● Task prompt
Take the lines from the one with "Colchao Ikea Vatnestrom 180 x 200" through the last line of the material below and write them out exactly, without any pictures.

● Dataset entries
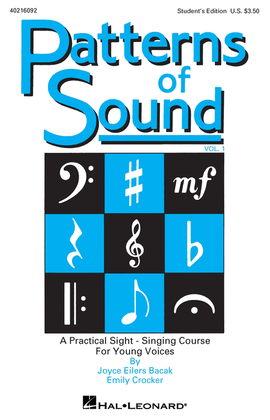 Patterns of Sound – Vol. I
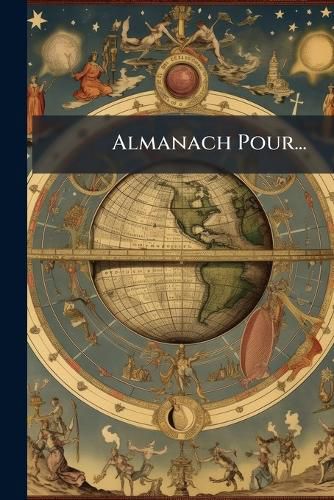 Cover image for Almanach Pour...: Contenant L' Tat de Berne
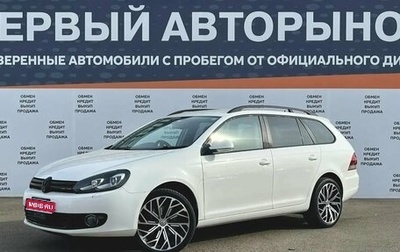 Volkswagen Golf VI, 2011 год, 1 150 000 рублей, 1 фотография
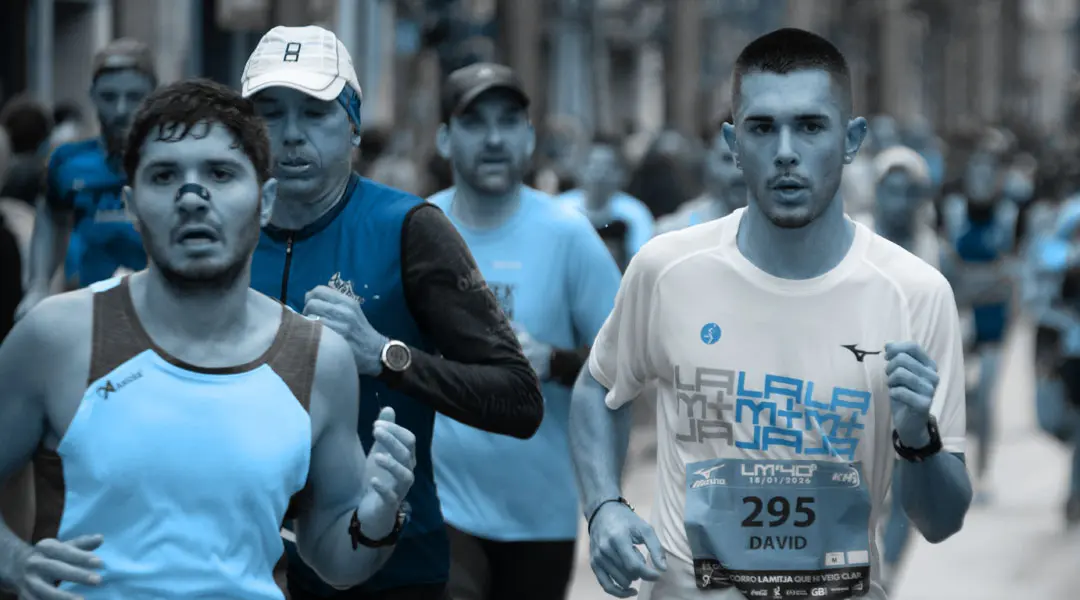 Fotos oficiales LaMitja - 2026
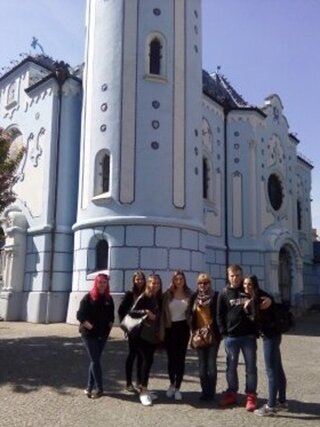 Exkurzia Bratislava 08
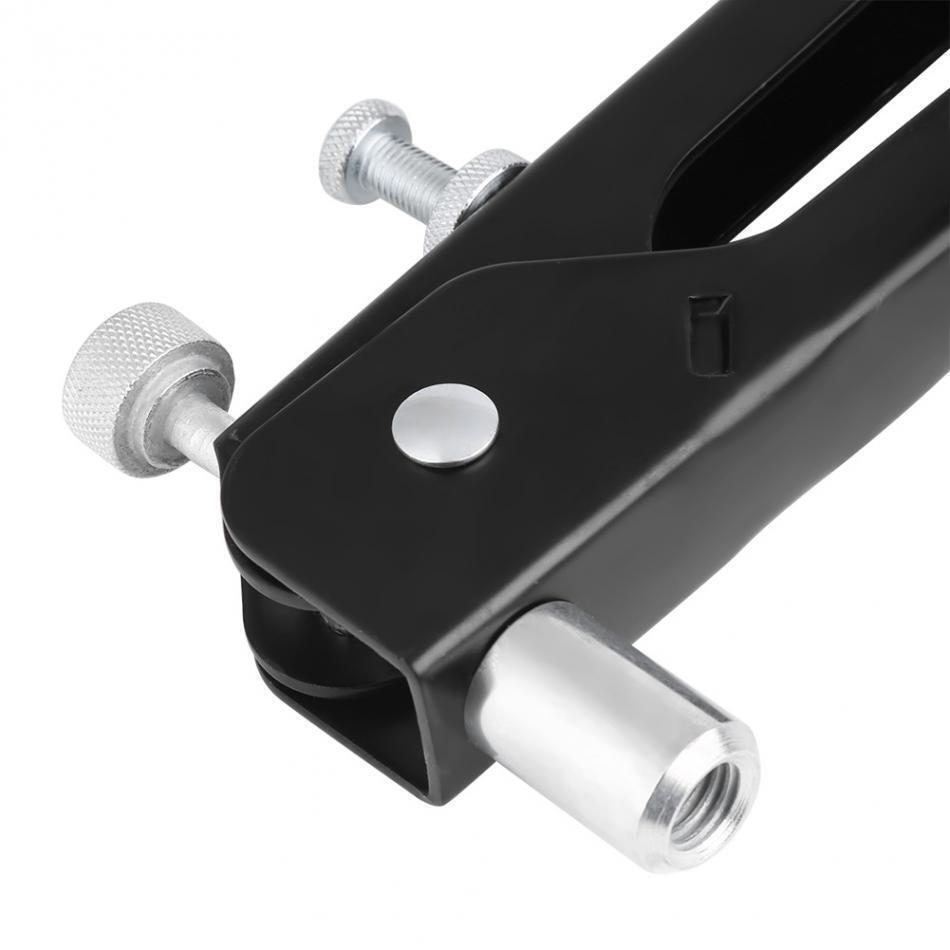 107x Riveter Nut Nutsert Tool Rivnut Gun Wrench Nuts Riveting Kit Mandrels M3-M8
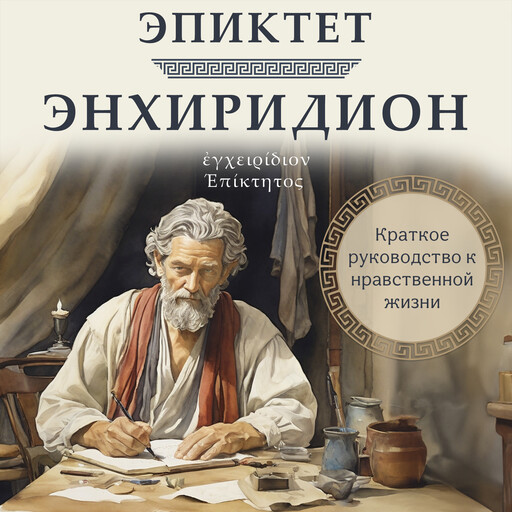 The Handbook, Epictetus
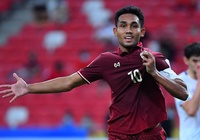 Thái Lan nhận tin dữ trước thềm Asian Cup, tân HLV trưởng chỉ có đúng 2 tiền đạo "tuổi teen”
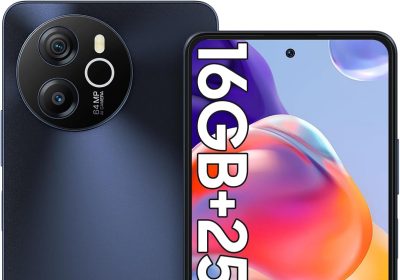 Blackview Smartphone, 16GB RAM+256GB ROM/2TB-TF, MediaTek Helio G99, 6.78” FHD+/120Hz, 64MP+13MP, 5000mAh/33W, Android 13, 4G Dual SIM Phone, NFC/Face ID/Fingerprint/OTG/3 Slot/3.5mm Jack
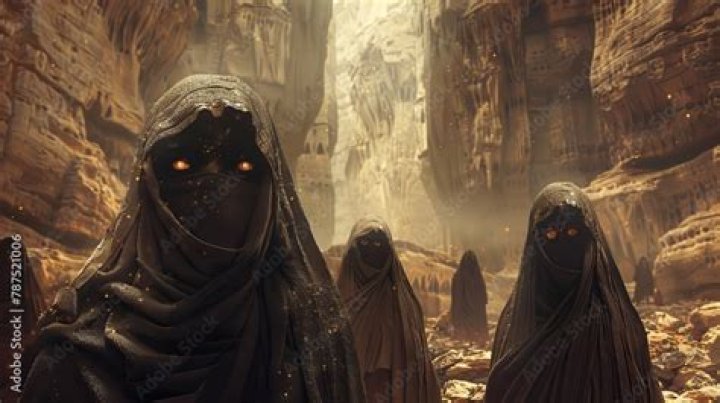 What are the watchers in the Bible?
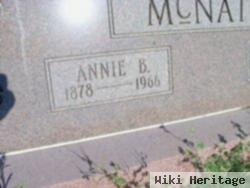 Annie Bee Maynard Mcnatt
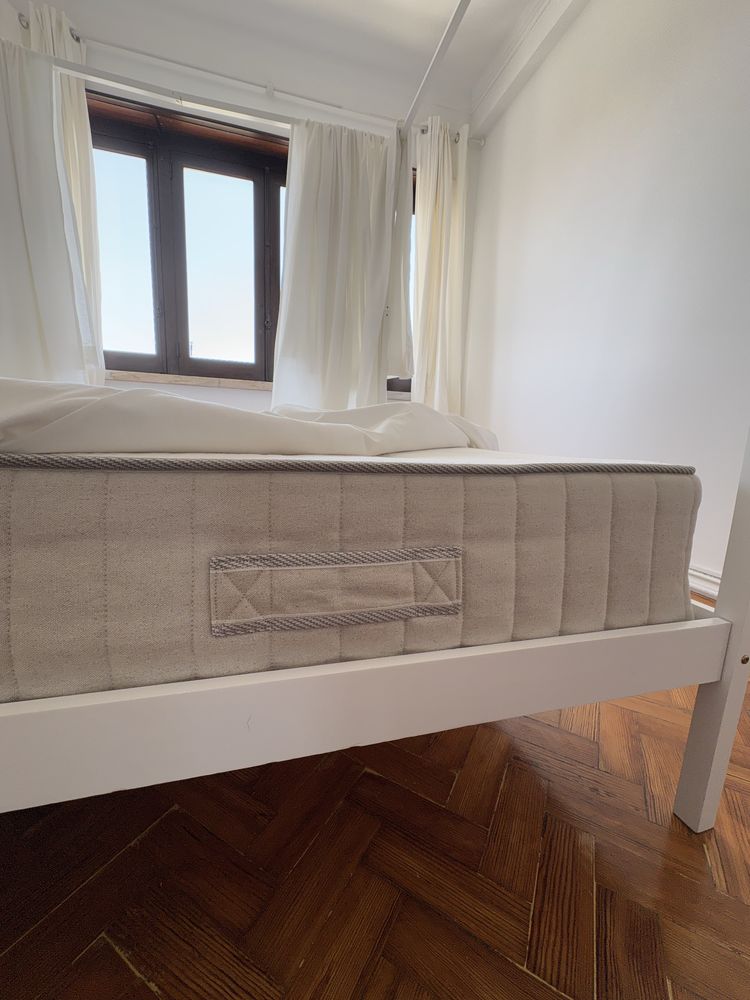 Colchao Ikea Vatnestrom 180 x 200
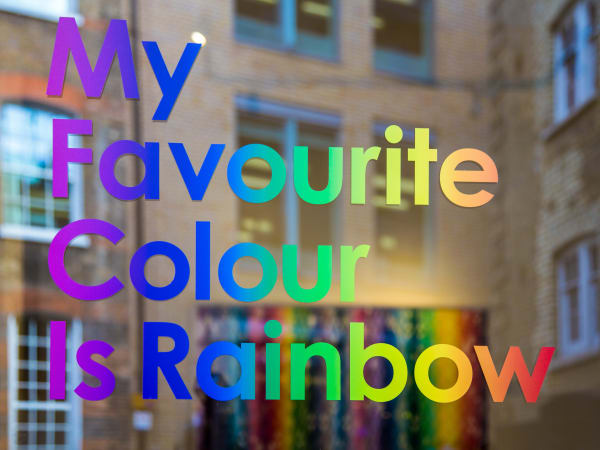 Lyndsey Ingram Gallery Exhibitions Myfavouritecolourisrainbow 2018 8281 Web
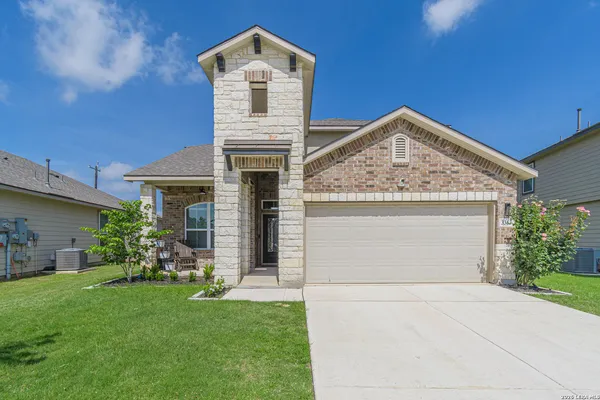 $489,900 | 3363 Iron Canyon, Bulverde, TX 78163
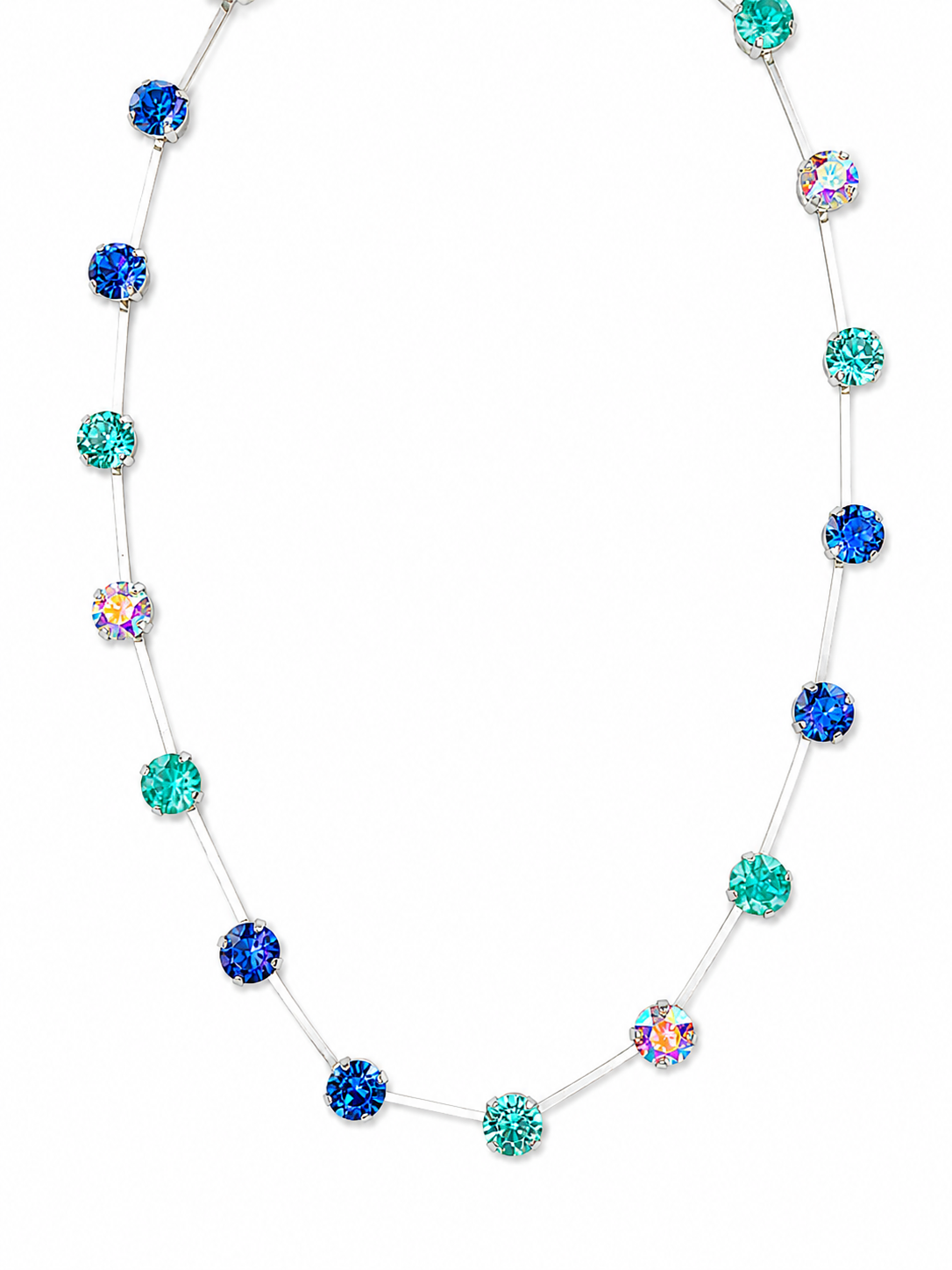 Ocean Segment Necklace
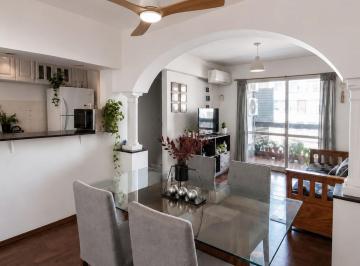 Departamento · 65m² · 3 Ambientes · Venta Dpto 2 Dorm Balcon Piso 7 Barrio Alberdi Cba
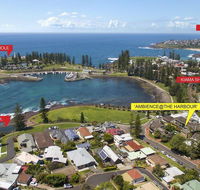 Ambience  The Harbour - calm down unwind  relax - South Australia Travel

● Response to this task
 Colchao Ikea Vatnestrom 180 x 200
 Lyndsey Ingram Gallery Exhibitions Myfavouritecolourisrainbow 2018 8281 Web
 $489,900 | 3363 Iron Canyon, Bulverde, TX 78163
 Ocean Segment Necklace
 Departamento · 65m² · 3 Ambientes · Venta Dpto 2 Dorm Balcon Piso 7 Barrio Alberdi Cba
 Ambience  The Harbour - calm down unwind  relax - South Australia Travel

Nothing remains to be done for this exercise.